- **Short problem**: Working from the line that contains "Viewing the photo, is" down to the last line below, repeat each line exactly.

Source records:

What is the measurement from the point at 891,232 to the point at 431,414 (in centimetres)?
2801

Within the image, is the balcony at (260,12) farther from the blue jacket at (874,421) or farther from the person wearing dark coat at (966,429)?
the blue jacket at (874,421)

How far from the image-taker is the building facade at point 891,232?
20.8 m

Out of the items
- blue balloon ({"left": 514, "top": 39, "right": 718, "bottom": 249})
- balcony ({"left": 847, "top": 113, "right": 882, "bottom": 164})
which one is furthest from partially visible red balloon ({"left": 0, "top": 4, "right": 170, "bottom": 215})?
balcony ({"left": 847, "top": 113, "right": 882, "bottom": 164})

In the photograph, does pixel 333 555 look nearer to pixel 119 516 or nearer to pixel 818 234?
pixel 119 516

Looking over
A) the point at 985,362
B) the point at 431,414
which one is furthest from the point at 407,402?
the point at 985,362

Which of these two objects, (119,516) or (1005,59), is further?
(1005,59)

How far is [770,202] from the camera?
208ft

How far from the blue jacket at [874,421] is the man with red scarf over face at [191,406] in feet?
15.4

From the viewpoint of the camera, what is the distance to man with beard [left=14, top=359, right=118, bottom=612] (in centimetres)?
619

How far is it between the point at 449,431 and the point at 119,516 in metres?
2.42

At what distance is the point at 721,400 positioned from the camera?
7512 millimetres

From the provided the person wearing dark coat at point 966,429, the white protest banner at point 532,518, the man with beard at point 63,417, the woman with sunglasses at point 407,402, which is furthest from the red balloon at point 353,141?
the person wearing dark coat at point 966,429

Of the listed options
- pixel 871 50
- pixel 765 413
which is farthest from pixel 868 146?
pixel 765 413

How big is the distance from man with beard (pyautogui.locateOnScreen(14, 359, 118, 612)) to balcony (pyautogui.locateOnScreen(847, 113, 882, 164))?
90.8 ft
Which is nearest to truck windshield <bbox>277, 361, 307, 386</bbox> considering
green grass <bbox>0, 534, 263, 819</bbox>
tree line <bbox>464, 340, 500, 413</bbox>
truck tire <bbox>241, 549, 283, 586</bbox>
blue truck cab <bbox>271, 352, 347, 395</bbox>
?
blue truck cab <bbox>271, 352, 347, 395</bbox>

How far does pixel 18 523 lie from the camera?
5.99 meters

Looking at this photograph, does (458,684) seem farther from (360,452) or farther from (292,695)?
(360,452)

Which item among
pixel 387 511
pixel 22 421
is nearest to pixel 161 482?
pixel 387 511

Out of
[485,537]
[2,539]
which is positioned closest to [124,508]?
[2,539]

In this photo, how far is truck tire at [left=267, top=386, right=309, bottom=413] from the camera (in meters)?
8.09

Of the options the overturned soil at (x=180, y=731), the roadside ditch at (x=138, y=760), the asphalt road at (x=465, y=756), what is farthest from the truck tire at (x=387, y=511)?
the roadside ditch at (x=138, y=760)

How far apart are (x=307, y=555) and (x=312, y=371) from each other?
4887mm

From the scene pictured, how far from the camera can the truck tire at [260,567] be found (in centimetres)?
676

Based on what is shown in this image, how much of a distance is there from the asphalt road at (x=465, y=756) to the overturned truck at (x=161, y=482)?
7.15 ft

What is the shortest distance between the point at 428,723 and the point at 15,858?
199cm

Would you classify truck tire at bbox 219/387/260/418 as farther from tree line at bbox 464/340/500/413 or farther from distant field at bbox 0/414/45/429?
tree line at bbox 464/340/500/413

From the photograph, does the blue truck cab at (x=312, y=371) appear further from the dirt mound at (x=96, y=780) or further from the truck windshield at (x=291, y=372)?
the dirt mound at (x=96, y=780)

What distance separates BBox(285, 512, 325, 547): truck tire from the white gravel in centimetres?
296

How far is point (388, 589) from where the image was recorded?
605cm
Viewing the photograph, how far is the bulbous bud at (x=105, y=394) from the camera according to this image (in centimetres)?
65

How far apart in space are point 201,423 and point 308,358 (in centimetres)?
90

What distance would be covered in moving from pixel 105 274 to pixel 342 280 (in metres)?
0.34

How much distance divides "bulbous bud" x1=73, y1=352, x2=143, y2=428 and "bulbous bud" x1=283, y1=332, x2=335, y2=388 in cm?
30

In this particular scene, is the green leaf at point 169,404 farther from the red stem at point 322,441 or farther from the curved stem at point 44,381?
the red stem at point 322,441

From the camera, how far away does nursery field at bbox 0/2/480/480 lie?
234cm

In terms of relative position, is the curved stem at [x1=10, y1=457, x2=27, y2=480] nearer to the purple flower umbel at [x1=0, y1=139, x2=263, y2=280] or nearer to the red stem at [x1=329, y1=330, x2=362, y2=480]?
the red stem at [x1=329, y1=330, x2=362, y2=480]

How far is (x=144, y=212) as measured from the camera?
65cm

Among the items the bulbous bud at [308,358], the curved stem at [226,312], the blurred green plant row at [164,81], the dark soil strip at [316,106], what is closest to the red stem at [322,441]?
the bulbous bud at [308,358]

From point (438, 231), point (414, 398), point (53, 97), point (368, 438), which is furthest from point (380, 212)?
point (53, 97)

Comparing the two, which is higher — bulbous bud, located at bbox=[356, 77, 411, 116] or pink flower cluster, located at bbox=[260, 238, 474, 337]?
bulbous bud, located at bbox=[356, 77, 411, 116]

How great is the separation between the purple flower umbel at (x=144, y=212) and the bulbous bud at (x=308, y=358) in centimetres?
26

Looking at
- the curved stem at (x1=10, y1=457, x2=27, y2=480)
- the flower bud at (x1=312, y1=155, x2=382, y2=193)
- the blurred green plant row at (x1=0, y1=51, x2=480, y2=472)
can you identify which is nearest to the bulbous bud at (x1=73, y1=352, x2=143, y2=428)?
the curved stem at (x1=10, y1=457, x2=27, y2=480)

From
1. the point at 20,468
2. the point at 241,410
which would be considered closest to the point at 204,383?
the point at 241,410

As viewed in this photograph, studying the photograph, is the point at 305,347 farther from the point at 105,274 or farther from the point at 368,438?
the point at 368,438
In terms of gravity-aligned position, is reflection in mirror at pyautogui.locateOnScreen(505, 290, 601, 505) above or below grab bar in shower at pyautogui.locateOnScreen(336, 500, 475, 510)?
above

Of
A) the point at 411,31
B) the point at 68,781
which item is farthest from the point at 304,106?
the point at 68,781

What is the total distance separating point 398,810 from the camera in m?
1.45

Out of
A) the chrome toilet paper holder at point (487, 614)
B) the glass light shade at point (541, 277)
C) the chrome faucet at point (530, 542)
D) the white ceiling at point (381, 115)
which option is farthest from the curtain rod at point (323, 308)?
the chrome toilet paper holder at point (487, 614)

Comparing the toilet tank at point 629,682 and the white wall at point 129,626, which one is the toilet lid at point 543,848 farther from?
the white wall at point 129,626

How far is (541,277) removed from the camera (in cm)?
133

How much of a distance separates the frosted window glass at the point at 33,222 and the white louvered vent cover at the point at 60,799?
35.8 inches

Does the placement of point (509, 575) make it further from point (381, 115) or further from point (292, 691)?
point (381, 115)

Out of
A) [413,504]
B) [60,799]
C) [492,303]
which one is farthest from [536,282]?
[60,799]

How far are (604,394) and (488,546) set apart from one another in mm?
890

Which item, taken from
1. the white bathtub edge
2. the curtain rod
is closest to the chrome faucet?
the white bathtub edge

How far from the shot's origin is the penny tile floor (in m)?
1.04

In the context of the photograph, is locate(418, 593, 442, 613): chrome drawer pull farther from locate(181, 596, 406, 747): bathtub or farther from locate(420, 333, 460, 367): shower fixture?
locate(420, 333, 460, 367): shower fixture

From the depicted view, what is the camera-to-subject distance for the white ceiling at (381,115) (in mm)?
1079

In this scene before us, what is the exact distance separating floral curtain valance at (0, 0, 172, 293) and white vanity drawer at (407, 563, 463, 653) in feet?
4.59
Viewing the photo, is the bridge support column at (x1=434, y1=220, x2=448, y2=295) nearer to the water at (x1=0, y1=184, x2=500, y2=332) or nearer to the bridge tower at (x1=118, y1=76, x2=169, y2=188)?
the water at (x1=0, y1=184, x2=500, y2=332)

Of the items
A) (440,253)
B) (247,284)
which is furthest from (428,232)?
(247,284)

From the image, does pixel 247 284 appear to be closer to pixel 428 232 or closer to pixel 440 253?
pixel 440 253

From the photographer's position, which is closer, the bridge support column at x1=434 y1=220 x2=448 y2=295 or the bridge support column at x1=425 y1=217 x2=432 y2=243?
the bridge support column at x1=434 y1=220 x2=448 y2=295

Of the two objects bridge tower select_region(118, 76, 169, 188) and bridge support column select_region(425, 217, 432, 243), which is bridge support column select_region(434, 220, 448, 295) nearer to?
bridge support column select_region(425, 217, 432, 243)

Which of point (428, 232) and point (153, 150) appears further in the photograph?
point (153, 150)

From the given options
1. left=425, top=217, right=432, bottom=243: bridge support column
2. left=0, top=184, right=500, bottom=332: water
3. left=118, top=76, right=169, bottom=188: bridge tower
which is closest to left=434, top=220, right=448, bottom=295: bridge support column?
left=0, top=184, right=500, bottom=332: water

- **The result**:
Viewing the photo, is the bridge support column at (x1=434, y1=220, x2=448, y2=295) nearer to the water at (x1=0, y1=184, x2=500, y2=332) or nearer to the bridge tower at (x1=118, y1=76, x2=169, y2=188)?
the water at (x1=0, y1=184, x2=500, y2=332)

Of the items
A) (440,253)
B) (247,284)
which is furthest from (428,232)?
(247,284)

From the image, does pixel 247 284 appear to be closer to pixel 428 232 or closer to pixel 440 253?
pixel 440 253

From the photographer's position, which is closer, the bridge support column at x1=434 y1=220 x2=448 y2=295 or the bridge support column at x1=425 y1=217 x2=432 y2=243?
the bridge support column at x1=434 y1=220 x2=448 y2=295

Of the two objects bridge tower select_region(118, 76, 169, 188) and bridge support column select_region(425, 217, 432, 243), which is bridge support column select_region(434, 220, 448, 295) nearer to?
bridge support column select_region(425, 217, 432, 243)

Which of point (428, 232) and point (153, 150) appears further in the photograph?
point (153, 150)

From the given options
1. left=425, top=217, right=432, bottom=243: bridge support column
2. left=0, top=184, right=500, bottom=332: water
3. left=118, top=76, right=169, bottom=188: bridge tower
which is closest to left=434, top=220, right=448, bottom=295: bridge support column?
left=0, top=184, right=500, bottom=332: water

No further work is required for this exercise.